The Supreme Court granted rescission of the trust on the basis of equitable mistake whilst rejecting the alternative claim under the rule in the earlier case of Re Hastings-Bass, which they limited to cases involving a breach of a trustee duty. The case focused on the seriousness of the mistake at hand, and it was held that “the test will normally be satisfied only when there is a mistake either as to the legal character or nature of a transaction, or as to some matter of fact or law which is basic to the transaction.”

In addition to this avenue, when a tax planning error is made, the settlor (and other affected parties, such as beneficiaries) may bring claims on the basis of variation, rectification of trust documents, and/or professional negligence claims. Rectification of documents can only be awarded if the Court considers that the relevant document is not a true record of the settlor’s intentions. If the Court does agree to rectify a document, then the relevant order will have retrospective effect, meaning that it has the potential to ‘wipe clean’ the unintended tax consequences, as if they never happened.

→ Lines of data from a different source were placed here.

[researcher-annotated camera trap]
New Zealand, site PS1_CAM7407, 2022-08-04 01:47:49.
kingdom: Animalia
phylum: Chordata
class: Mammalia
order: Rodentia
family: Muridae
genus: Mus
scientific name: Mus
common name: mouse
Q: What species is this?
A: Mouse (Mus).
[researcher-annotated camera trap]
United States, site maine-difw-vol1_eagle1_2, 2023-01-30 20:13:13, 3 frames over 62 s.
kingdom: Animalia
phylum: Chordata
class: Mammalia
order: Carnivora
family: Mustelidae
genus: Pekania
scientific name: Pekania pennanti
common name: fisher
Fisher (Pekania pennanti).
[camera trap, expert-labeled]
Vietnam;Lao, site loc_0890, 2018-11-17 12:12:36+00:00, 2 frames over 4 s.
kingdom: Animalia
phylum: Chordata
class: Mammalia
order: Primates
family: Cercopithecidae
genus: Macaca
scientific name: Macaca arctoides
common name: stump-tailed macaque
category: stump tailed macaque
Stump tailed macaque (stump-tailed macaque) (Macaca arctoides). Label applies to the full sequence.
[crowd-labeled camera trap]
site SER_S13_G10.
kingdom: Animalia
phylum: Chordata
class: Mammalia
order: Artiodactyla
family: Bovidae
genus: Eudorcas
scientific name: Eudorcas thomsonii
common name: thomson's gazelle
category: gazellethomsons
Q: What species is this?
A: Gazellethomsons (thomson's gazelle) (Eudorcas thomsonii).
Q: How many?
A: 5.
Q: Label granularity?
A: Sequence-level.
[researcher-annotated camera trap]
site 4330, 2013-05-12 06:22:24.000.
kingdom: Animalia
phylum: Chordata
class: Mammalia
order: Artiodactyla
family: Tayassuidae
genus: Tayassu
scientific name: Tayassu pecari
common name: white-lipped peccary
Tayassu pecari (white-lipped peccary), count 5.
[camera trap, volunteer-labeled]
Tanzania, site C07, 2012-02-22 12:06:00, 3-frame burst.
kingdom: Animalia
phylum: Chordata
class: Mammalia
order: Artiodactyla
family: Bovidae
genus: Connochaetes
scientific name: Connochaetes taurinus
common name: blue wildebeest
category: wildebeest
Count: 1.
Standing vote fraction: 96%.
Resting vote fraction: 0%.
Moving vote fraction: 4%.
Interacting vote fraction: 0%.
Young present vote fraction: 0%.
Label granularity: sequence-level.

Due to the powerful nature of the remedy and the potential for it to be abused by trustees as a get out of jail free card, the English Courts have traditionally treated such applications with caution. It is not sufficient to show that there were merely unintended tax consequences, but rather that the substance of the document in question does not achieve the intended effect (Racal v Ashmore [1995] STC 1151).

HMRC’s stance

HMRC have provided guidance in relation to trustees seeking to remedy a mistake and inviting HMRC to be a party to proceedings.  In some cases, the party/ies alleging the mistake may approach HMRC seeking their agreement to ignore the disposition for tax purposes without going to Court. In the absence of a court order, HMRC are unlikely to agree to this and will normally adhere to the tax consequences that flow from the allegedly ‘mistaken’ disposition.

HMRC distinguishes between the three possible scenarios mentioned above, being mistake, rectification (of trustee documents) and the Hastings-Bass rule, the latter has been significantly narrowed following Pitt.

Where a Jersey Court (or a Court of any other offshore jurisdiction) exercises its discretion to rectify a trustee mistake which gave rise to an unintended UK tax consequence, HMRC will not be bound by such an order unless it has been made a party to the proceedings. That being said, it is likely to face difficulty in challenging such an order if, in accordance with the adopted practice, it has been invited to intervene and declined to do so.

Mostyn J stated in AC v DC [2009] EWHC 611 (Ch) that HMRC accepts that an order that is retrospective in principle (like an order for rescission or rectification), will also be retrospective for tax purposes. If it did not accept this, there would be no basis for it applying to be a party to proceedings in the first place, as it did in Pitt and the Guernsey case of HMRC v Gresh [2009] 10 GLR 239.

In recent years particularly, HMRC have shown a general unwillingness to partake in mistake proceedings. 2019 saw a series of these, including Smith v Stanley, ABC v JKL, and Rogge v Rogge, where in each case the claims for rectifying the mistakes were successful.

Offshore trusts have a number of tax benefits for non-UK domiciled individuals, but when assessing the suitability of a jurisdiction for a trust, the legislation relating to mistake should be a factor. Often trusts are intended to last for multiple generations, and so the likelihood that a mistake is made by trustees is increased, particularly with ever changing UK tax rules.